→ Given request a
Please write out the change-in-control passage below word for word, from "5.     Termination of Employment" to "for Good Reason.".

→ Passage shown
** START **

Notwithstanding the foregoing, however, a Change in Control shall not be deemed to occur merely by reason of an acquisition of Company securities by, or any consolidation, merger or exchange of securities with, any entity that, immediately prior to such acquisition, consolidation, merger or exchange of securities, was a “subsidiary”, as such term is defined below. For these purposes, the term “subsidiary” means (a) any corporation of which 95% of the capital stock of such corporation is owned, directly or indirectly, by the Company and (b) any unincorporated entity in respect of which the Company has, directly or indirectly, an equivalent degree of ownership.

 

5.     Termination of Employment Following Change in Control. Prior to a Change in Control, Employee’s employment shall remain at will and may be terminated by the Company for any reason without notice or Cause. From and after a Change in Control, Employee shall be entitled to the benefits provided in Subsection 6(d) hereof upon the subsequent termination of his employment during the Term or extended Term unless such termination is because of Employee’s death or Retirement, by the Company for Cause or Disability, or by Employee other than for Good Reason.

** END **

→ Data provided
** START **

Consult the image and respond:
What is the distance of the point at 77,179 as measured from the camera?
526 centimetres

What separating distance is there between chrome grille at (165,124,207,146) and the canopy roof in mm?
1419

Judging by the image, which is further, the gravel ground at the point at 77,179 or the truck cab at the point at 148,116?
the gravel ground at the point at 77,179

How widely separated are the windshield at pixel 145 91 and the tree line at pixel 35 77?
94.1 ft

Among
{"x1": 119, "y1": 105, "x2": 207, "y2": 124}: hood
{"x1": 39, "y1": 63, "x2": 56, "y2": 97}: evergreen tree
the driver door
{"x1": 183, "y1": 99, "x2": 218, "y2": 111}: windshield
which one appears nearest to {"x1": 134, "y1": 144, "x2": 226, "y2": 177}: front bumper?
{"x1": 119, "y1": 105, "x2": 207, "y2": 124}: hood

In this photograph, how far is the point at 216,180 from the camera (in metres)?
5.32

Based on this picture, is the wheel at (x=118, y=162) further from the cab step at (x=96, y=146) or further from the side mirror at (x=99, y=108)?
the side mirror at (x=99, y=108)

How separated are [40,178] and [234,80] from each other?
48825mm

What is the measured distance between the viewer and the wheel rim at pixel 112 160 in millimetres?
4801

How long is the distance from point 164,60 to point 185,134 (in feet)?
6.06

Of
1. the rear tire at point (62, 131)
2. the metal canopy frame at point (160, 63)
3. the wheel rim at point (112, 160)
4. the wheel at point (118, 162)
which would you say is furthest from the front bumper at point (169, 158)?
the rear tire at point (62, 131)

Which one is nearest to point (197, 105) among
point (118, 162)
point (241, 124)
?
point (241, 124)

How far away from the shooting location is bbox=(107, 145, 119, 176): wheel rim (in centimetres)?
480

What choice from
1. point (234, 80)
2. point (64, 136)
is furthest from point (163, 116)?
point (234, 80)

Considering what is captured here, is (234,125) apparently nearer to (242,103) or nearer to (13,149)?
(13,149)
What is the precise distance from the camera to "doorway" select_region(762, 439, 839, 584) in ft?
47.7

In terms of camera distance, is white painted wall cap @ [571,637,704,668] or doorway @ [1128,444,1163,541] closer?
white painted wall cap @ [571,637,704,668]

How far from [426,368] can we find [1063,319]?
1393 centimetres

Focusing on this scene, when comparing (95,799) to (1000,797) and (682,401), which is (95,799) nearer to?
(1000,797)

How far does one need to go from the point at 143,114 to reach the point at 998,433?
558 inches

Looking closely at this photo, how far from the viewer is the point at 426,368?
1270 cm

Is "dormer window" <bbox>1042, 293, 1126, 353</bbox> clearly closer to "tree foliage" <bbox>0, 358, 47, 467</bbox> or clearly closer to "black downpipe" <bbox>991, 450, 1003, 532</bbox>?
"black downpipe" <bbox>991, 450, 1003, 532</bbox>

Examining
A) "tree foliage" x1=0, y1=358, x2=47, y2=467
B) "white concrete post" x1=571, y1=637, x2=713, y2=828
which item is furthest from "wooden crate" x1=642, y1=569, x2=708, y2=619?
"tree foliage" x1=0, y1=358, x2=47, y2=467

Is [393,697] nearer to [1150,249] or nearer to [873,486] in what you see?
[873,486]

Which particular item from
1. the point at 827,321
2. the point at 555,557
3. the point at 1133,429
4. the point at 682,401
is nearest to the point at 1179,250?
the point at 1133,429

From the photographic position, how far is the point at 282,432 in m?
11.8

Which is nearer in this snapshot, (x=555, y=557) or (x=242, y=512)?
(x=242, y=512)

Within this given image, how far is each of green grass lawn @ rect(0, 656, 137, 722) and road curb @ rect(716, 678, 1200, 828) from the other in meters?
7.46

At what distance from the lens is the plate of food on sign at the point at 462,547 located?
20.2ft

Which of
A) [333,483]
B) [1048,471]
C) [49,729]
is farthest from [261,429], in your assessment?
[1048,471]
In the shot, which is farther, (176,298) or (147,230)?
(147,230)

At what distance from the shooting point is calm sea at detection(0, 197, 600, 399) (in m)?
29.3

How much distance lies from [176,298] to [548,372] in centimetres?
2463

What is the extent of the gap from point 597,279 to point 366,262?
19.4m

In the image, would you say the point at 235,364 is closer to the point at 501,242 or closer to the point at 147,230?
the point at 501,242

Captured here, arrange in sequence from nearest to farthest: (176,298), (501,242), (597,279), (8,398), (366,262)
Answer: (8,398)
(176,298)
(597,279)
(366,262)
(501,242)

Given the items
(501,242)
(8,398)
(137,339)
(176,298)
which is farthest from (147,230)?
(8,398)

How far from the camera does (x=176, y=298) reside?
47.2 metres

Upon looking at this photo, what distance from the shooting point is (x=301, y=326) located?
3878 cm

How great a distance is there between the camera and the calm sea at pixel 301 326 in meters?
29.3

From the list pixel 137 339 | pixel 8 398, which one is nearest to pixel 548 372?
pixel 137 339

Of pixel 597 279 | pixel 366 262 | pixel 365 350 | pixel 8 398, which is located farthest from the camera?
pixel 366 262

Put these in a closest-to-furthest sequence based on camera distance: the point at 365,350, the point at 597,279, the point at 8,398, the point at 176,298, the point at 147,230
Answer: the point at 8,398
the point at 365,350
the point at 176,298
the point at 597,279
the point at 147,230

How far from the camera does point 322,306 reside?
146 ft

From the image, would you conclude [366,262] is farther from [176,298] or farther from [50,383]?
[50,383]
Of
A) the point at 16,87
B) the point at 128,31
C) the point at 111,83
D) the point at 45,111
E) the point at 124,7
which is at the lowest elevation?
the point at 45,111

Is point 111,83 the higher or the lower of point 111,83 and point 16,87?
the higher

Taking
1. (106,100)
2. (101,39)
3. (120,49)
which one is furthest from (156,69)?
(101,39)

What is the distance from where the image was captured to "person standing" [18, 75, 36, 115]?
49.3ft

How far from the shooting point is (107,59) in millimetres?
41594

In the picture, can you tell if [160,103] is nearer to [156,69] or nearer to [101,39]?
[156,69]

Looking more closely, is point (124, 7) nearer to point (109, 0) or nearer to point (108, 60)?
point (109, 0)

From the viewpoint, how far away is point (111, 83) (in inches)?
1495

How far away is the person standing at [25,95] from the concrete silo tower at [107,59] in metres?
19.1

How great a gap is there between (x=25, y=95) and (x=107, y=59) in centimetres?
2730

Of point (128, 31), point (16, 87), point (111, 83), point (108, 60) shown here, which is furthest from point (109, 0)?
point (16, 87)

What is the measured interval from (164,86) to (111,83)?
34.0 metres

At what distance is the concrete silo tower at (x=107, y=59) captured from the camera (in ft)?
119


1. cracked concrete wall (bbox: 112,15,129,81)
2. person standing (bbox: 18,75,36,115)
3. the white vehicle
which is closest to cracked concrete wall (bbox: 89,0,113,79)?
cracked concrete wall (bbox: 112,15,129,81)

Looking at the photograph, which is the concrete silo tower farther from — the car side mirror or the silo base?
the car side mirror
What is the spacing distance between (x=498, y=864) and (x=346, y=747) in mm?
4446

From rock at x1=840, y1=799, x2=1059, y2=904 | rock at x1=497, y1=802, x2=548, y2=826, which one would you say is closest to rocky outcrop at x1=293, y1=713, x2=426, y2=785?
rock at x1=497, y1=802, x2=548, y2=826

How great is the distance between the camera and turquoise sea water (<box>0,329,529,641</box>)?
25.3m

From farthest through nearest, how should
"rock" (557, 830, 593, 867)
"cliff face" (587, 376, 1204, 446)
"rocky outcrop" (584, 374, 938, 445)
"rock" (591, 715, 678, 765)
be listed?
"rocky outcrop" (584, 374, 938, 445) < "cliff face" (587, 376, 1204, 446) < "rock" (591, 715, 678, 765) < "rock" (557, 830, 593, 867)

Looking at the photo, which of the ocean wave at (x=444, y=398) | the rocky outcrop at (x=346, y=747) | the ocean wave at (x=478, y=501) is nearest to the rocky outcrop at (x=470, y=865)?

** END **

→ Given request b
Count the lines of the listing above that contain the string "standing", and give only that number.

→ Task answer a
5.     Termination of Employment Following Change in Control. Prior to a Change in Control, Employee’s employment shall remain at will and may be terminated by the Company for any reason without notice or Cause. From and after a Change in Control, Employee shall be entitled to the benefits provided in Subsection 6(d) hereof upon the subsequent termination of his employment during the Term or extended Term unless such termination is because of Employee’s death or Retirement, by the Company for Cause or Disability, or by Employee other than for Good Reason.

→ Task answer b
3